— SOURCE EXTRACT —
It is, but there's still a standard system style that the majority of the apps are expected to use. Which is exactly what WPF uses - it's fairly easy to see if you take a WPF app and observe the differences on Win7/8/10.
In any case, surely, adding yet another different style only makes the problem worse.
Apple also did this whole "our apps are special" thing more than once.
I don't know why, but there's this weird temptation for every app to try to present itself as some kind of unique work of art, when it comes to UX. But I don't want art, and I don't want branding. I just want ergonomic tools - and part of ergonomics is not to have to re-learn everything every time you pick up a new thing.
WPF has no such concept. Even if you don’t use a library for this, it’ll then just use the built in style after detecting your OS version and adapting to that. But it does this by pulling out hard coded resources shipping with WPF. If you wish, you can override and tell WPF to look like XP on Windows 10 instead… It’s all just a good try, but still a facade. It does not and can not (per design) rely on “native controls”. I suppose because it’s DirectX based rather than GDI.
Not only lost productivity, but getting executive buy in to invest in WPF was difficult after Silverlight.
Kinda joking, kinda serious, but all the Microsoft UI changes in the last 10-15 years have definitely helped enterprise IT adopt internal web applications. :)
IMO they need to realize the common denominator of all these failed and deprecated frameworks is the very thing they've desperately clung onto over all these false starts... and that is XAML.
XAML is good. It's very easy to build interface by nesting components then styling it if needed, and doing data binding. All the web alternatives are harder to use and came 10-20 years later.
XAML is the only thing I was ever able to write a complex layout in, run the app, and see it look exactly as what I intended on the first attempt. That would meet my definition of productivity.
For example, my experience with CSS has been the opposite of that. F5 a million times before the layout works the way I want it to. Sometimes even googling how to do create some type of layout because I can't think of it on my own.
>"They chased EVERY fad that could be chased. Silverlight, UPF, XAML, WPF, Islands, MAUI"

(Collected data entries)
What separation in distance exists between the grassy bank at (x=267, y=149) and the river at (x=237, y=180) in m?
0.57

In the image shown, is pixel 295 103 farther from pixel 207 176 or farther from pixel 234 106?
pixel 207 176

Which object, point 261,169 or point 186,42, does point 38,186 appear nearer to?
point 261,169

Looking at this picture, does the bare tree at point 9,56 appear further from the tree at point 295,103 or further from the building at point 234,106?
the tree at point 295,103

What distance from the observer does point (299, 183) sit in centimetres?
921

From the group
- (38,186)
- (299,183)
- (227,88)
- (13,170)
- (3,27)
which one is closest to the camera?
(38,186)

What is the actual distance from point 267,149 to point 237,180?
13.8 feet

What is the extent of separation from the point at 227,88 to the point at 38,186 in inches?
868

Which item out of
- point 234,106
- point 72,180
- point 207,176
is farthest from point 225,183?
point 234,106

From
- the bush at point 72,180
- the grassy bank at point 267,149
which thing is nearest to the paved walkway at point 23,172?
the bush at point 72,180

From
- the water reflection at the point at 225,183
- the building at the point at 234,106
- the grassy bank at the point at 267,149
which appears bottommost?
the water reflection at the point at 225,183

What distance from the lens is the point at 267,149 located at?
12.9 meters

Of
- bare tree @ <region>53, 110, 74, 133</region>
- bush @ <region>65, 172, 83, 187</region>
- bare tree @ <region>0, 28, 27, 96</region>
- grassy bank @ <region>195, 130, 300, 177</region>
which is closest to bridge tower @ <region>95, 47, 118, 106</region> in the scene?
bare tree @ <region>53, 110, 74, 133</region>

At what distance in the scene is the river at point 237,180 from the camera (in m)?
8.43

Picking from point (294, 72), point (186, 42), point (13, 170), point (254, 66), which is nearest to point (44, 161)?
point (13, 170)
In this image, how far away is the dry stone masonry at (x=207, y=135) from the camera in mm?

— REQUIRED ACTIONS —
1) Translate this sentence from the WPF discussion into Spanish: "In any case, surely, adding yet another different style only makes the problem worse."
2) List every item in the quoted list of fads that closes the WPF discussion.
3) Please write what comes next in the WPF discussion, picking up after its final quoted remark.

— RESPONSE LIST —
1) En cualquier caso, sin duda, añadir otro estilo distinto más solo empeora el problema.

2) Silverlight, UPF, XAML, WPF, Islands, MAUI

3)
Being a wise man I spared myself from this madness long time ago;) When I need Windows Desktop App I use Delphi or lately Lazarus that can do both Windows and Linux GUI from a single source and produce native standalone executables.
WinForms is still around, and works as well as it always did. That or WPF are still the sanest choices for desktop apps in .NET, IMO, so long as you're only targeting Windows. And WinForms specifically resembles VCL a lot.
I skipped .NET bandwagon for desktop completely. Comparatively to Delphi there were exactly zero business reasons for me to move my code or use .NET for new apps.
On a technical side there were no gains and numerous limitations.
On the technical side, the biggest productivity gain is from having a garbage collector. Beyond that, language features: while C# 1.0 started in a spot very similar to Delphi (+GC), it evolved much faster - e.g. getting generics in 2005.
But, yes, if you looked at it in 1.x days, it really looked a lot like Delphi libraries with Java-like syntax. So if you were already using Delphi, there wasn't much point.
>"On the technical side, the biggest productivity gain is from having a garbage collector."
1) I use leak detection tool so no productivity gain in that area. Besides it is burned into my brain to always write deallocation code first before doing any allocations. That is when my classes are not using interfaces that are reference counted. In reality I could hardly remember any instances when memory / resource leak tool showed any. Also I did not have to dance around IDisposable, Weak and object caches shenanigans.
2) Generics - this is great feature but in my opinion it is mostly geared towards libraries writers. Being more of a product / application oriented bar few exceptions I personally do not use it much neither in C++ nor in Delphi (Delphi has generics since 2009).
And the crazy thing is that all these frameworks were basically incompatible variations of the same thing. Since WPF nothing has really gotten better. Just different for no good reason.
I will never bet on any new MS desktop development framework anymore . It’s either WPF or preferably web (even Electron) for me.
To be fair to UWP XAML, it's more efficient than WPF.
I don't mean because it's written in C++ instead of C#. The render pipeline of WinUI is more efficient. It's really interesting, but unfortunately I can't find the technical blog I was thinking on.
It’s more efficient but much less reliable. Like if you change from light to dark mode, there’s a 20% chance all UWP apps that are open crash.
And as efficient as it is, it still can’t resize windows without flickering. It’s worse than WPF or Win32. And there still aren’t proper APIs for configuring the titlebar area.
I wish they focused on getting their vendor partners to make efficient processors, rather than try to get all windows developers to rebuild software to run on hobbled ARM hardware.
That doesn’t explain why they had to roll a new framework instead of improving WPF. It may have been ok if they provided an upgrade path but since Winforms they haven’t bothered with that either.
In all fairness, at one point you could actually make sense of things.
Unless I'm misremembering, until recently Avalonia was still being touted as primarily a replacement for Desktop WPF. I was shocked to see they're talking about mobile now too. I guess it's somewhat expected.
Uno basically does what MAUI does. The main difference being, Uno has been around for a while longer and something you've been able to use for some time. I'm pretty sure they had usable versions for well over a year before MAUI was even announced.
In any case...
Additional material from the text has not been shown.